Exercise task: Show every line of the listing below that contains the string "camera". Case counts.

[Source records start]

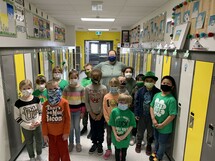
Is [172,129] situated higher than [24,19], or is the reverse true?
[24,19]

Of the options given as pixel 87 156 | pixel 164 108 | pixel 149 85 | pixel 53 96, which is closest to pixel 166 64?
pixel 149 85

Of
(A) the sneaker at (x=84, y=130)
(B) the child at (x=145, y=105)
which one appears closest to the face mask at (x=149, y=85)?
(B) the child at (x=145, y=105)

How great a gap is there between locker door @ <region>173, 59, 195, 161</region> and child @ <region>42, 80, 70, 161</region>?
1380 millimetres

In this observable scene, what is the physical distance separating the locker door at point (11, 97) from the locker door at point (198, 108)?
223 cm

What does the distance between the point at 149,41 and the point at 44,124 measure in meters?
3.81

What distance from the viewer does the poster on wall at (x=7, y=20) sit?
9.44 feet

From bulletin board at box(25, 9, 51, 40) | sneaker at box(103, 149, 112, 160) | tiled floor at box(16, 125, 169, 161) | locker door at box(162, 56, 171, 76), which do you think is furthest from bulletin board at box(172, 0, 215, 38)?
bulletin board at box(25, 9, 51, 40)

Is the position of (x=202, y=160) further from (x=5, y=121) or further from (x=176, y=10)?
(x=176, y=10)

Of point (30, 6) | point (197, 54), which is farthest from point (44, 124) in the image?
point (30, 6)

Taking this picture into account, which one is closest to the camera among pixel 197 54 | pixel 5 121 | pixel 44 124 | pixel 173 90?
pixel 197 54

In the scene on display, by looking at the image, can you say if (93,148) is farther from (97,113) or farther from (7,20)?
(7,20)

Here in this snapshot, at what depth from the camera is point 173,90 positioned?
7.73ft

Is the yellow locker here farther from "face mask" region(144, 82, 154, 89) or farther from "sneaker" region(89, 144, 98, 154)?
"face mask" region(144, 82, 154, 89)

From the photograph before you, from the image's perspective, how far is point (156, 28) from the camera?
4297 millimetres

[Source records end]
[Source records start]

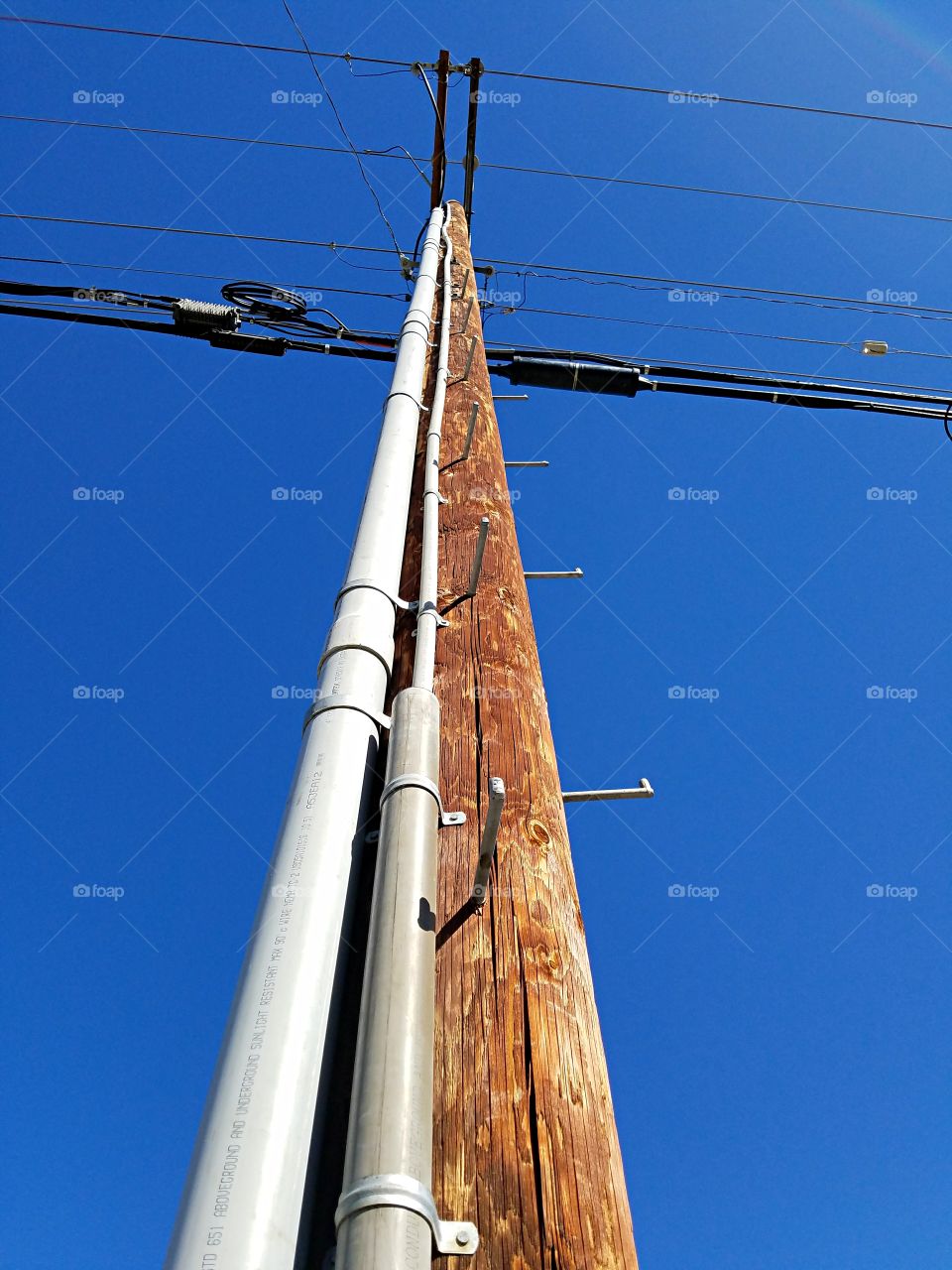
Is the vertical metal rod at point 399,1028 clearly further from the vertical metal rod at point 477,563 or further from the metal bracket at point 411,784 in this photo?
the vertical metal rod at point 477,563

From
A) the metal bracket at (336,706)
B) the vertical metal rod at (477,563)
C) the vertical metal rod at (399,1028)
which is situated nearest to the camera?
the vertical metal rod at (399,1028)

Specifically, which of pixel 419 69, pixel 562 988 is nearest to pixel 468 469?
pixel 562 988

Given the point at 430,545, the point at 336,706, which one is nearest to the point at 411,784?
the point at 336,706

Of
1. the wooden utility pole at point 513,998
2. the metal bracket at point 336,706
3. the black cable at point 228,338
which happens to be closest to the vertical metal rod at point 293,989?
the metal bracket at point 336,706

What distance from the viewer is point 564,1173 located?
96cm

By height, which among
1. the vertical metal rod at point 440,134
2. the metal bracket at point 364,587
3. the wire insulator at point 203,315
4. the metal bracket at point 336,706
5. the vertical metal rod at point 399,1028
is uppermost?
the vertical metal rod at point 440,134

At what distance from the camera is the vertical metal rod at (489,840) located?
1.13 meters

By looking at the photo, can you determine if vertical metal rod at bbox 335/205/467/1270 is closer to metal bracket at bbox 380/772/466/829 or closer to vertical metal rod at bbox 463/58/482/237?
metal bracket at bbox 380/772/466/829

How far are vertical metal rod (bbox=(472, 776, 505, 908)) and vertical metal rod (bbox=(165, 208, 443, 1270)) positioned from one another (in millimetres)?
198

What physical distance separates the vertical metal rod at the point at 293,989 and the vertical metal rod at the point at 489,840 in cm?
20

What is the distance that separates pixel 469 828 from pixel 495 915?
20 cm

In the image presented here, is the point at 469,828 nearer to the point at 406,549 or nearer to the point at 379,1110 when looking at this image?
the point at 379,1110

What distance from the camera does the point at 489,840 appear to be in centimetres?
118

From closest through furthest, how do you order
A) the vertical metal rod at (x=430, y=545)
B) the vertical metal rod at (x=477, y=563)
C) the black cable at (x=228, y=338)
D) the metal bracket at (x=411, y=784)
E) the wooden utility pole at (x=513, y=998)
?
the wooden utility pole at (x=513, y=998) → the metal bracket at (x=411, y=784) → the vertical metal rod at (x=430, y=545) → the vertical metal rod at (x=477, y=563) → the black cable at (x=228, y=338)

[Source records end]

Worked solution:
Taking this picture into account, which one is closest to the camera among pixel 197 54 | pixel 5 121 | pixel 44 124 | pixel 173 90?
Here in this snapshot, at what depth from the camera is point 173,90 positioned?
From the photograph before you, from the image's perspective, how far is point (156, 28) from the camera?
which is situated nearest to the camera?
At what distance from the camera is the vertical metal rod at (489,840) located?
What distance from the camera does the point at 489,840 appear to be in centimetres?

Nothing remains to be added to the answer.